WHAT IS NEEDED: Print every record below exactly as it stands, but leave out the pictures.

EXERCISE INPUTS:

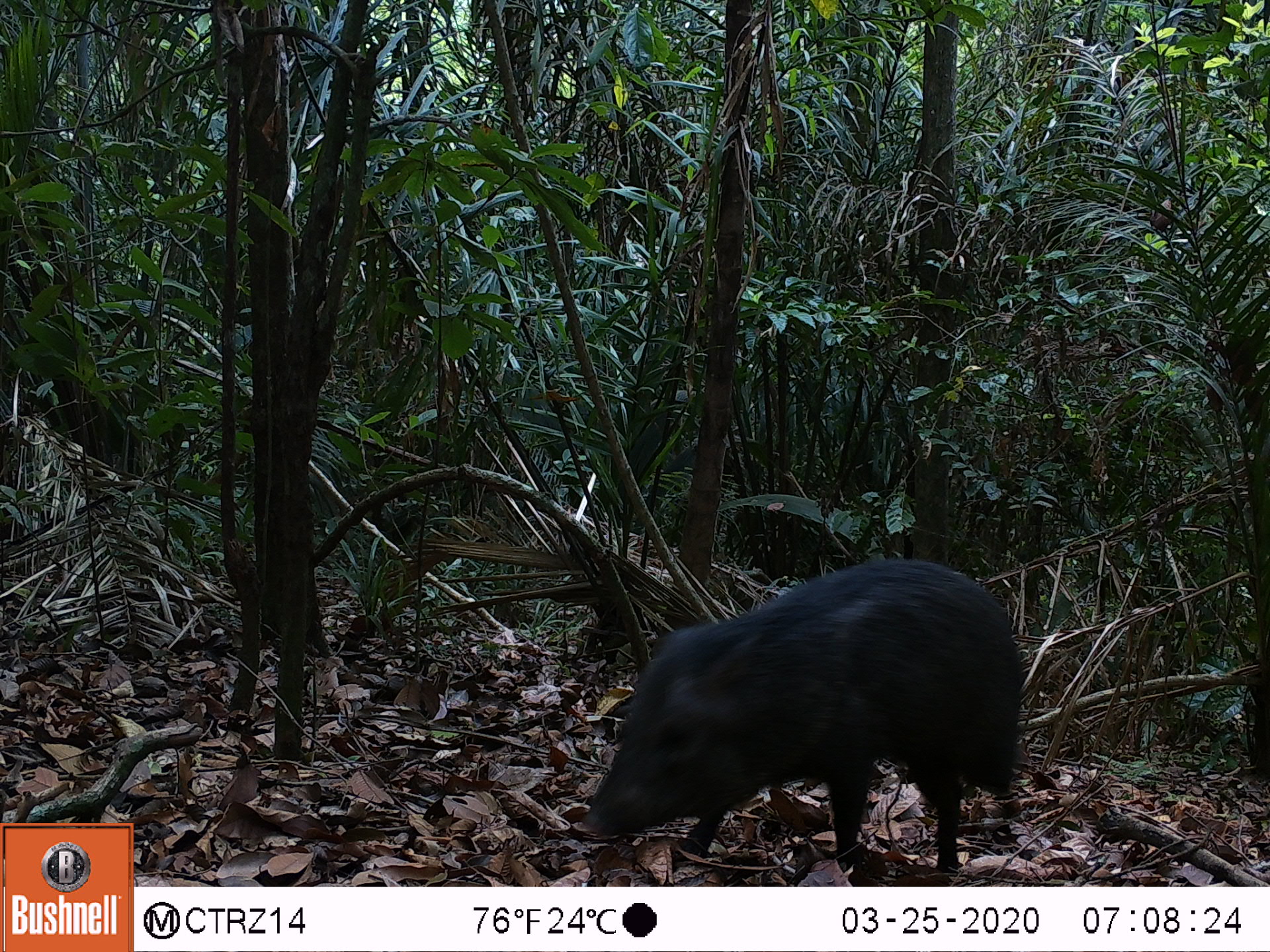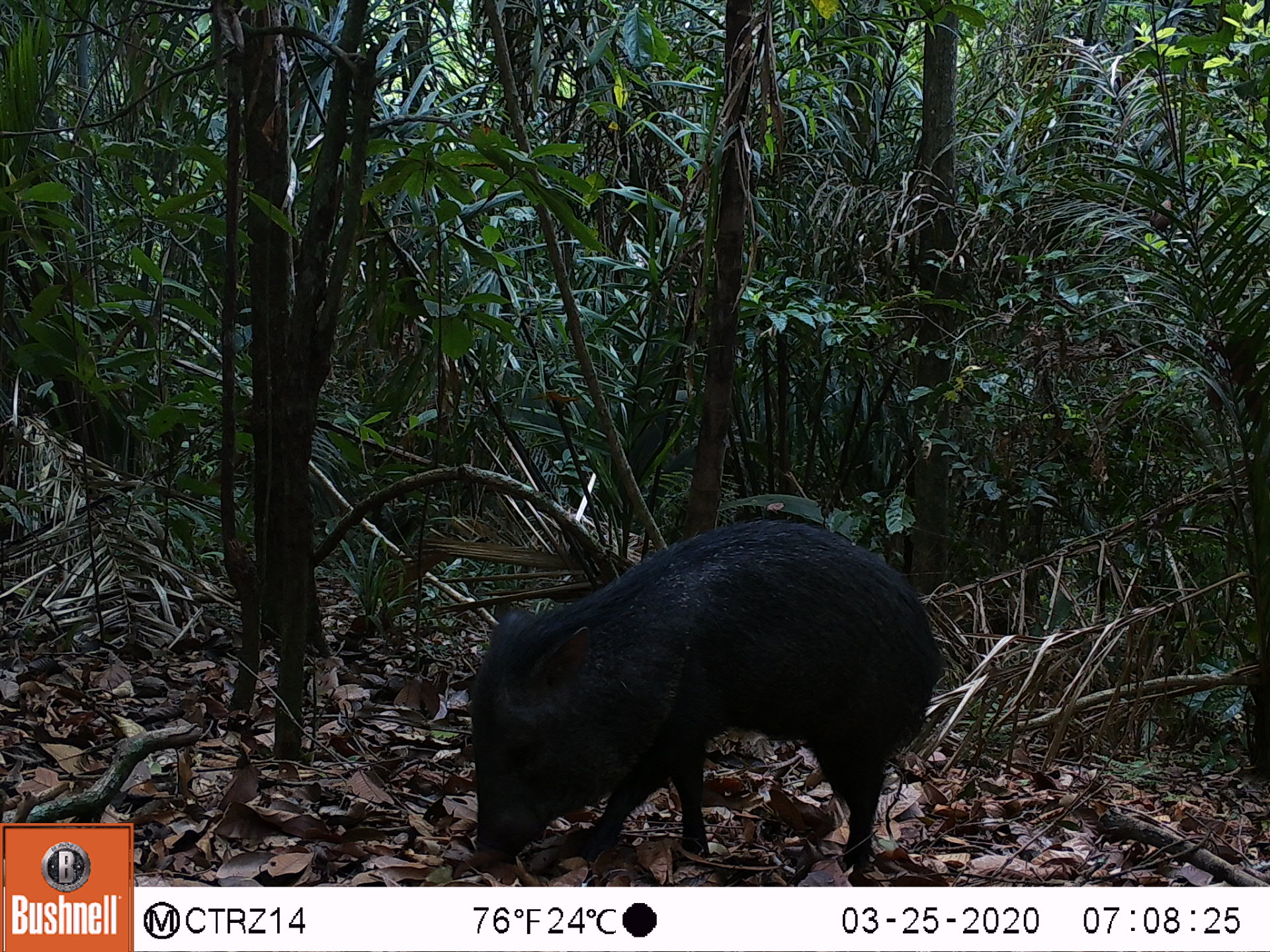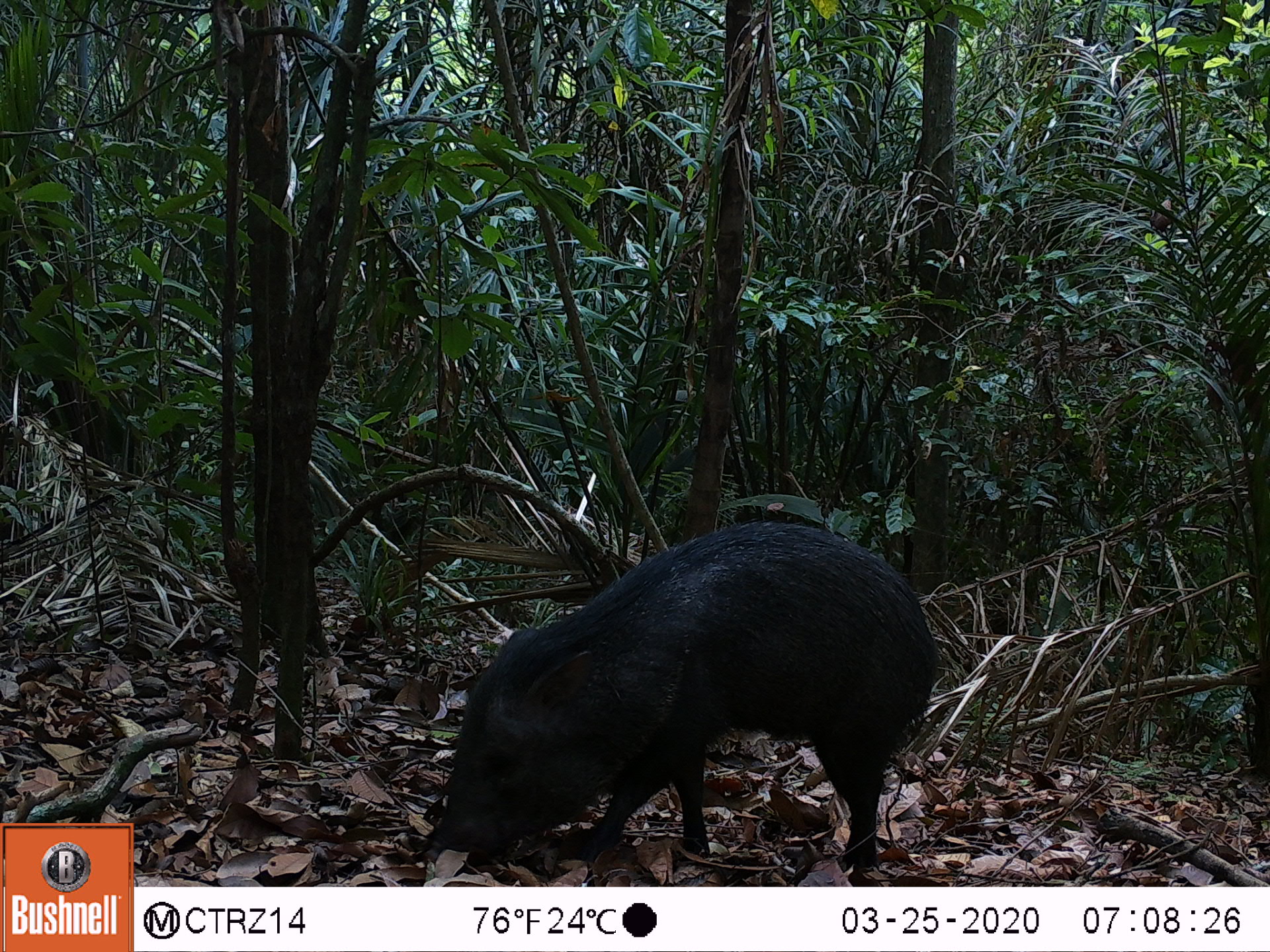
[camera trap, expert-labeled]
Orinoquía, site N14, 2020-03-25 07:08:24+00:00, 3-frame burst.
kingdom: Animalia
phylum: Chordata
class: Mammalia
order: Artiodactyla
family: Tayassuidae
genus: Pecari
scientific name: Pecari tajacu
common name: collared peccary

SOLUTION TO THE PROBLEM:
[camera trap, expert-labeled]
Orinoquía, site N14, 2020-03-25 07:08:24+00:00, 3-frame burst.
kingdom: Animalia
phylum: Chordata
class: Mammalia
order: Artiodactyla
family: Tayassuidae
genus: Pecari
scientific name: Pecari tajacu
common name: collared peccary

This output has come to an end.